Not long after we’d been married, my Darling and I were about to go have lunch with her sister and brother-in-law. She told me that her sister was in a family way, so I asked her, “How do I ask your sister if she’s pregnant?” (note: I am not mentioning her name here for privacy reasons)
“Buntis ka ba” (boon-tees kah bah), which is strictly translated as “Pregnant, you are, aren’t you?”
I practiced the phrase to myself over and over (“boon-tees kah bah, boon-tees kah bah”) until we arrived at her sister’s house. Her sister welcomed us inside and we began sharing the pancit and the pork adobo with jasmine rice. Once the conversation eased a bit, I turned to her sister and said, “Butas ka ba?” (booh-tahs kah bah). Everyone got very, very quiet.
Come to find out, I’d just asked her sister, “Do you have a hole?” To this day, I’m grateful that her husband didn’t immediately try to beat me to a pulp. After a moment, they were gracious enough to realize that I was still just learning the language, and that I’d simply mispronounced the word. That was when I learned to try to be very careful with my pronunciations.
But mispronunciation isn’t the only dragon of multilingualism. Context can be every bit as vicious!
A couple years later there was a meeting of the married couples at the Church of which I’m a member. During such meetings we receive guidance and gentle admonitions, and we occasionally have simple social games or presentations. During one such meeting, the husbands were asked to step up to the microphone and describe their relationship with the wife in one word. One by one, the husbands stepped up to the mic and said things like, “wonderful” or “exciting” or “incredible”. Mind you, they were all Filipino using English. I was the only white guy in the function hall that day, so I wanted to try to say something in Tagalog. Being a career sailor, I also wanted to say how much I missed my Darling while I’m deployed overseas…so I decided on the word “bitin” (bee-teen) which meant “not enough” or “I want more”, and by which I meant to say that I wish I didn’t have to spend so much time away from home, that I miss her so much when I’m away.

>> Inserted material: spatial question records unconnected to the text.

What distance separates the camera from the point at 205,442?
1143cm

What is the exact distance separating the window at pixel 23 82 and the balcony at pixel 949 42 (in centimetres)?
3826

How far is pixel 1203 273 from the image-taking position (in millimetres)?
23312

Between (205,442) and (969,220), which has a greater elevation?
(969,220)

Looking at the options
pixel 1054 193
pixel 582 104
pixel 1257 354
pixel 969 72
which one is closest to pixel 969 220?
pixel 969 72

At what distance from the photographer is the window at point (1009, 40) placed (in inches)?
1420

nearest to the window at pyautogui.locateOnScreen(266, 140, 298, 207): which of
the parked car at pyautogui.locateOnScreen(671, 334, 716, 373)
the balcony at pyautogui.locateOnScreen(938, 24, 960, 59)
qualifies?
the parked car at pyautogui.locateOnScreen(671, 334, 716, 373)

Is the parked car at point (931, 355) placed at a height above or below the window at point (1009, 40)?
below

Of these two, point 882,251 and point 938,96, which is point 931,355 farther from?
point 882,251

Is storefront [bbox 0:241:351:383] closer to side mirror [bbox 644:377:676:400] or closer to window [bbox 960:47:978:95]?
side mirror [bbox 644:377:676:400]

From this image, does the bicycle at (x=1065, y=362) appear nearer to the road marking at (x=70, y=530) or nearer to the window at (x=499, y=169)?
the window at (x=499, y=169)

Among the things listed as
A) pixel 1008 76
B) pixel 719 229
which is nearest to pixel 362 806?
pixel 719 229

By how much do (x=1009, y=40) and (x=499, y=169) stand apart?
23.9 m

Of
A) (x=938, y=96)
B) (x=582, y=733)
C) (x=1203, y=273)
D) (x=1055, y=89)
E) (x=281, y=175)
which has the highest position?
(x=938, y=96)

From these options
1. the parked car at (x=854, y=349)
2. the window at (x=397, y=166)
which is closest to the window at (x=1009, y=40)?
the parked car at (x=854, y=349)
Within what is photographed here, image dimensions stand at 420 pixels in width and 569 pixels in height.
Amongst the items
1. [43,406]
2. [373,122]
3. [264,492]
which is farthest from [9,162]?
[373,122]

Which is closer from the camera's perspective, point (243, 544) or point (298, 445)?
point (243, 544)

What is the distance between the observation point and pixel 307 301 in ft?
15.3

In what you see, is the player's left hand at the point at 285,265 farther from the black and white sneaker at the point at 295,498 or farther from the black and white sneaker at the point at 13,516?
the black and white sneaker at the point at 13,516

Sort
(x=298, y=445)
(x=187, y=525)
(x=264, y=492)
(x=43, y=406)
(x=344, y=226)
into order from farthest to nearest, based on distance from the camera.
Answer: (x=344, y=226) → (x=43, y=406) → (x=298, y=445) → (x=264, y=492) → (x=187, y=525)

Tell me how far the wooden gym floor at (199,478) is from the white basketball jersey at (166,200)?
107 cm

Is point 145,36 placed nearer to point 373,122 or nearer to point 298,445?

So I stepped up to the mic and said, “Bitin!”
The whole crowd erupted into laughter and applause, and so I smiled, thinking that I’d done something right for once. I sat down and looked over to my wife and saw that she was smiling at me…but the smile wasn’t her normal honest and sincere smile, but the kind of smile that a civil servant might use with a rude customer. She then said, “You’d better get up there and explain to everyone what you really meant”, and so I did, explaining how much I missed her with all the deployments, and so on.
Later, after we’d gotten in the car to go home, she explained to me what I’d done. In the context I’d used, the word “bitin” means “I’m not getting enough sex!”
Oh, boy. And in front of all the other married members of the Church. Thank God she loves me and sticks with me anyway, even with all the silly mistakes I’ve made along the way.
Multilingualism is wonderful…but just be aware that you’re likely to get bit by a couple dragons along the way.